Even that kind of destruction might not have moved the Dodgers to summon carpenters if Herman hadn't also put a ball through a glass-enclosed traffic booth on the same street. Fortunately the whistle of the enclosed and thoroughly frightened policeman (and this may be somewhat exaggerated) was too large to go completely down his throat.
Asked how he managed 35 home runs the same year he batted .393, Babe replied:
''I did it with bat control and by never sitting back and taking a third strike. But I could always hit, even when I was just a 17- or 18-year-old kid and playing for Edmonton in the Western Canada League.
''Still I never forgot what Ty Cobb said to me about hitting in 1922, when he was managing Detroit and the Tigers took a look at me in spring training. Cobb told me the surest way to get a hit, and also get out of a slump, was to try to hit the pitcher in the chest with the ball. And, you know, it did kind of get you in a groove.
''Of course, baseball was different then. There were fewer teams and kids didn't come right out of college into the majors the way they do now, or make it up here after only a couple of years in the minors. The trouble with rushing kids is that they don't spend enough years in the minors to learn their trade. Consequently they don't hit the ball that well until they've been around awhile.
''By the time I finished my minor league apprenticeship, I'd seen 'em all -- I mean the fastball pitchers, the breaking-ball pitchers, the junk-ball pitchers , the guys who threw at your head, and the cuties who either roughed up the ball illegally or used a spitter. Once I got to the Dodgers, I never saw a pitch that I hadn't already seen hundreds of times in the minors.''
Despite his hitting prowess, Babe was never known for his fielding, treating each fly ball (according to those who played with him or saw him play) as though it were an adventure in survival. While Herman denies that a he was ever hit on the head by a fly ball, he apparently doesn't count shoulders.
Most stories that had made the rounds about Herman's lack of defense, he says , are either inaccurate or have grown an extra set of wings with the passage of time. Possibly Babe's outfield problems stemmed from the many years he lived within a few blocks of Casey Stengel, who once emerged from a manhole to catch a fly ball!
Perhaps the best remembered story about Herman is the time in Brooklyn when he doubled into a double play. With one out and the bases full of Dodgers, the Babe once again tatooed that screen in right field. Hank DeBerry scored easily from third base.
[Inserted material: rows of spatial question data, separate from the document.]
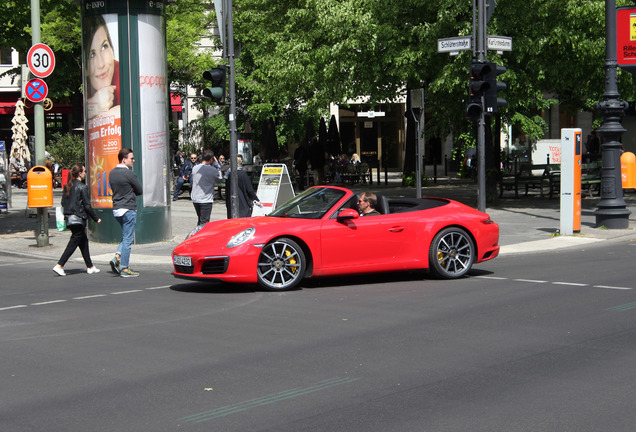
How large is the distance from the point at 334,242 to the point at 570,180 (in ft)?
25.8

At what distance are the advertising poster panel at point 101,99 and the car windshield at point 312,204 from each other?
20.5ft

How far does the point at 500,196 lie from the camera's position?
2642 centimetres

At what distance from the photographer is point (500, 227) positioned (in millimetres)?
18453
Running in front of Herman were Chick Fewster, who had been on first base, and Dazzy Vance.
After sliding safely into second base, Babe suddenly decided he could also make third and took off in that direction.
A problem developed however when Fewster saw Vance slow up after rounding third base. Chick understandably hesitated while Herman, running with his head down and buried in the sands of trying to get from one place to another, passed Fewster on the basepath.
This made the Babe automatically out, although he continued to third unaware of what he had done. A moment later Herman was joined at the bag by the returning Vance and Fewster.
At this point it suddenly occurred to Fewster that it was time to retreat to second base, but he made the mistake of trying to go back through centerfield and was called out by the umpires.
And that is perhaps the chief reason why Ebbets Field has gone into the pages of time with the reputation that anything can happen in Brooklyn -- with a little help from Mr. Herman of course!